You may have to take on more responsibility for shaping your experience as a volunteer. For example, your organization may not have a formal mentoring program or you may be working in a number of locations under several supervisors. Prepare for independence by connecting with Hiatt counselors, faculty and fellow students who can share ideas and advice about how to develop learning goals for your time away and pursue them successfully on the job.

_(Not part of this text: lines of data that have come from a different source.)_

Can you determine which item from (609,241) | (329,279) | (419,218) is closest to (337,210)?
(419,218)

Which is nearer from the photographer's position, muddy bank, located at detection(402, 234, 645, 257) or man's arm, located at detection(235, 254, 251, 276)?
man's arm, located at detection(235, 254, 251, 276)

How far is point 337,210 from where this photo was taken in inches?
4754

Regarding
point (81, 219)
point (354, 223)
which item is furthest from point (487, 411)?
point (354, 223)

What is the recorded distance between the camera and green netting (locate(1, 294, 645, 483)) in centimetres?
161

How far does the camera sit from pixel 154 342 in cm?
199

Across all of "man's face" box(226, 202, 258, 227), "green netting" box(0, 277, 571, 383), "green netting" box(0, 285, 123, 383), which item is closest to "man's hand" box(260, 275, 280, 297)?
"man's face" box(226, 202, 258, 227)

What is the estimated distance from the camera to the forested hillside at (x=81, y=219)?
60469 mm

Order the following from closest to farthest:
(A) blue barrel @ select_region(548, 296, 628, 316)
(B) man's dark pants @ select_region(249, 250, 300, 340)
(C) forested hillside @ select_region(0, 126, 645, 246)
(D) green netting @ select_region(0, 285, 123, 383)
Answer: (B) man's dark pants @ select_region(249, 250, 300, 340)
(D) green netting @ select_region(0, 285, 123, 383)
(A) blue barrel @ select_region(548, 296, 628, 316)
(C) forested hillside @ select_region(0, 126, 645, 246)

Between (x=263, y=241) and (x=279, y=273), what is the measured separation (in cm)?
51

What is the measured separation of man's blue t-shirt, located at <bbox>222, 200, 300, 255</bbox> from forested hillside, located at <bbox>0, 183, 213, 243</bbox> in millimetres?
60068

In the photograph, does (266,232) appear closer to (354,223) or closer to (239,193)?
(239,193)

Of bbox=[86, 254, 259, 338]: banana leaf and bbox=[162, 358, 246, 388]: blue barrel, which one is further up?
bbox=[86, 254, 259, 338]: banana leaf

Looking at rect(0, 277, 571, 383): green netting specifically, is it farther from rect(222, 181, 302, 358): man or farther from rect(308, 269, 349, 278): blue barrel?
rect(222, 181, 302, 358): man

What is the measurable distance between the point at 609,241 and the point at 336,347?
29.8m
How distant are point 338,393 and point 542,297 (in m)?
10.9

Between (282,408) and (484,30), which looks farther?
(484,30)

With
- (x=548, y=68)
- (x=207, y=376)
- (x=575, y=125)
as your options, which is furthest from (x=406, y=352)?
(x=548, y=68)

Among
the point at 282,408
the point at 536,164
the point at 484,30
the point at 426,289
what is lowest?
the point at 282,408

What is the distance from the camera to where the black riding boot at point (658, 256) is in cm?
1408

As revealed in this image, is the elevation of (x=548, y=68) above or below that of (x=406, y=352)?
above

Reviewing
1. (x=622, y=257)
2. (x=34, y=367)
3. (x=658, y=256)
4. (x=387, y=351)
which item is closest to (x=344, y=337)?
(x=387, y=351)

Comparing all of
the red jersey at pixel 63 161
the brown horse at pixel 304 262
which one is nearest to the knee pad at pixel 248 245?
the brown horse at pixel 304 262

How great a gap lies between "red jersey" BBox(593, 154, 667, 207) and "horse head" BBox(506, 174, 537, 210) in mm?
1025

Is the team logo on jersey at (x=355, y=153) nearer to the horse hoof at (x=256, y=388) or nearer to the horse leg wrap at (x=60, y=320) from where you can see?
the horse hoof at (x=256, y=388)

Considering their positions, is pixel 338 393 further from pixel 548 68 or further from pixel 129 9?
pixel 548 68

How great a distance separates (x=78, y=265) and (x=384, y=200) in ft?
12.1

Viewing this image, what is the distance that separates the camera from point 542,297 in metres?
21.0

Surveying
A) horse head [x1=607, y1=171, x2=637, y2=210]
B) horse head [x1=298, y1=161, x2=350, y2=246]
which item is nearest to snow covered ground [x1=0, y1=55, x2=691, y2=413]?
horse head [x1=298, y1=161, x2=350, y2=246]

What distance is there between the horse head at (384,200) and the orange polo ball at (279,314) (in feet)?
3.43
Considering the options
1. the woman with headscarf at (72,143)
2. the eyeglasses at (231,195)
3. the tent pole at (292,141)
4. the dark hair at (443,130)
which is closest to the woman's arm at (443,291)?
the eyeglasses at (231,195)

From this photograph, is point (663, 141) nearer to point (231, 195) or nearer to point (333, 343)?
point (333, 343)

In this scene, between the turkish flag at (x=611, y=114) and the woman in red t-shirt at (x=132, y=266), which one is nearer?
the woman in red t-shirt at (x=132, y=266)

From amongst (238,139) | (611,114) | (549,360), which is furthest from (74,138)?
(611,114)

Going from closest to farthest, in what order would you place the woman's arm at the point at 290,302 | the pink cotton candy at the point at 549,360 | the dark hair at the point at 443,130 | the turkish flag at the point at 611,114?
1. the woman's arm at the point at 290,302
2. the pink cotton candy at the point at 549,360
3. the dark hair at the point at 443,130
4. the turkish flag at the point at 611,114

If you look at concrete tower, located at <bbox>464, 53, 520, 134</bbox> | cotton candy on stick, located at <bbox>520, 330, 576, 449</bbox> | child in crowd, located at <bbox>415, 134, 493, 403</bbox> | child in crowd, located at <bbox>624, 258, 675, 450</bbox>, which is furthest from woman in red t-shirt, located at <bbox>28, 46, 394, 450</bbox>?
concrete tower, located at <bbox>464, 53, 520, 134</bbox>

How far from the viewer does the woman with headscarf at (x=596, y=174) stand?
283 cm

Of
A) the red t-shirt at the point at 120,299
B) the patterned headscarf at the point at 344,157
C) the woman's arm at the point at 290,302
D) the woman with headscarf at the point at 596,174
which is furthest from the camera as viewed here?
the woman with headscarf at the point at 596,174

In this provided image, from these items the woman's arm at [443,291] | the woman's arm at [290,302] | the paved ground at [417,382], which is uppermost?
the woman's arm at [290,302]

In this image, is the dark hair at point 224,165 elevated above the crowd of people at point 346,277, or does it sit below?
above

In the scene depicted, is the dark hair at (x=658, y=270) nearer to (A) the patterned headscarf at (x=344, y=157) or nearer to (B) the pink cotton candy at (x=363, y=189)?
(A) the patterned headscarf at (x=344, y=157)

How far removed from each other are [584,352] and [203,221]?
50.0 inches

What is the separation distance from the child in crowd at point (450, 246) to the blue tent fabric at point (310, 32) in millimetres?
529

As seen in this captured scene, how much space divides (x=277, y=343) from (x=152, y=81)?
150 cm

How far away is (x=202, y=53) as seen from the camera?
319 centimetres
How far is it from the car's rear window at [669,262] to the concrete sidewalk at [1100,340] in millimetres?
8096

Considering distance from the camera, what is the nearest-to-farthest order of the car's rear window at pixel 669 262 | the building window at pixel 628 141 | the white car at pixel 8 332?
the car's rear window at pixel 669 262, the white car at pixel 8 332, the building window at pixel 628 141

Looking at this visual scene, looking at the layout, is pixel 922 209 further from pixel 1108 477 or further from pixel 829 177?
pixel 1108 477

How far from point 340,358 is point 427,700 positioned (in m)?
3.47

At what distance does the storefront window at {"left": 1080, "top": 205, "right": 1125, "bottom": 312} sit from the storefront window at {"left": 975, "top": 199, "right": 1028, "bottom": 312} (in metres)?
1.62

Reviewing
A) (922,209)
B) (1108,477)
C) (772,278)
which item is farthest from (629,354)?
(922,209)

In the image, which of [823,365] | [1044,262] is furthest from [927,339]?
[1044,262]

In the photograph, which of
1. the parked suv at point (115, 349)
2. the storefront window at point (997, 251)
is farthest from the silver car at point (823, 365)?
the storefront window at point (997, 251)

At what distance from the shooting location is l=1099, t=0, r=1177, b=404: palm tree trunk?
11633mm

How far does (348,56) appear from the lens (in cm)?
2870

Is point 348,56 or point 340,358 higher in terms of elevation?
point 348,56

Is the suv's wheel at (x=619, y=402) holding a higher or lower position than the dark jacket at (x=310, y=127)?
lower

No Formal Oversight of Organizations

There is no body or institution that systematically rates, evaluates or manages volunteer organizations or opportunities. However, there are ways to gather specific information: research the company or organization on the Web or through your network and Brandeis experts; ask organization representatives direct questions about issues that may be important to you, such as housing, health, safety and emergency procedures, volunteer duties, supervision, finances, and transportation; and request from your potential volunteer organization the names of past volunteers you can contact to find out about their experiences. Learn more about health and safety.

Time and Timing

Volunteering can last anywhere from a few days to a year or more, depending on your goals, the host organization, the geographic location and the type of work. How much time can you devote to your volunteer experience and accomplish your top goals? Is the timing of your stay convenient for your host organization or will it be necessary to make some accommodations?

Visas and Legal Matters

Volunteering can be subject to specific visa requirements. Are you eligible to volunteer legally in your host country? What are the issues, time frames and procedures to gain proper authorization? International students at Brandeis who want to volunteer in the United States must seek expert advice at the ISSO.

Costs and Compensation

You cannot rely on getting a paid part-time job to cover your expenses while you volunteer, since paid work also has a specific set of visa requirements. Do you have a solid estimate of the total costs you will incur? Have you set a realistic budget for your time away? Are there scholarships or grants to help you fund your volunteer work? If you use a program to arrange your volunteer experience, it may charge a fee; is financial aid available from the provider? If an organization cannot provide a salary, inquire if they might consider assisting you with housing costs, commuting costs or meals, for example, during your stay.

Best Search Strategies

Some strategies and resources specific to the international volunteer search include:

  • Personal network:  Your network of friends, family, teachers, coworkers, Brandeis alumni, and former or current work supervisors is very important in locating and negotiating volunteer jobs abroad. Get in touch, share your goals and ideas and seek out advice and referrals. Learn more about networking.
  • Websites that advertise volunteer opportunities: Look at both individual organization websites and sites that serve as an umbrella for organizations working for the public good. Review the many international search resources.
  • Self-initiated contact and negotiation with an organization that is doing the kind of work you would like to explore: You may learn about an organization from your network or through your research and make contact to find out if there are volunteer opportunities.
  • Brandeis international centers and experts: Consult the many regional and international centers and experts at Brandeis to learn about opportunities, receive advice about the country you would like to visit and get connected with others who have volunteered in the past. Start at the Global Brandeis Portal.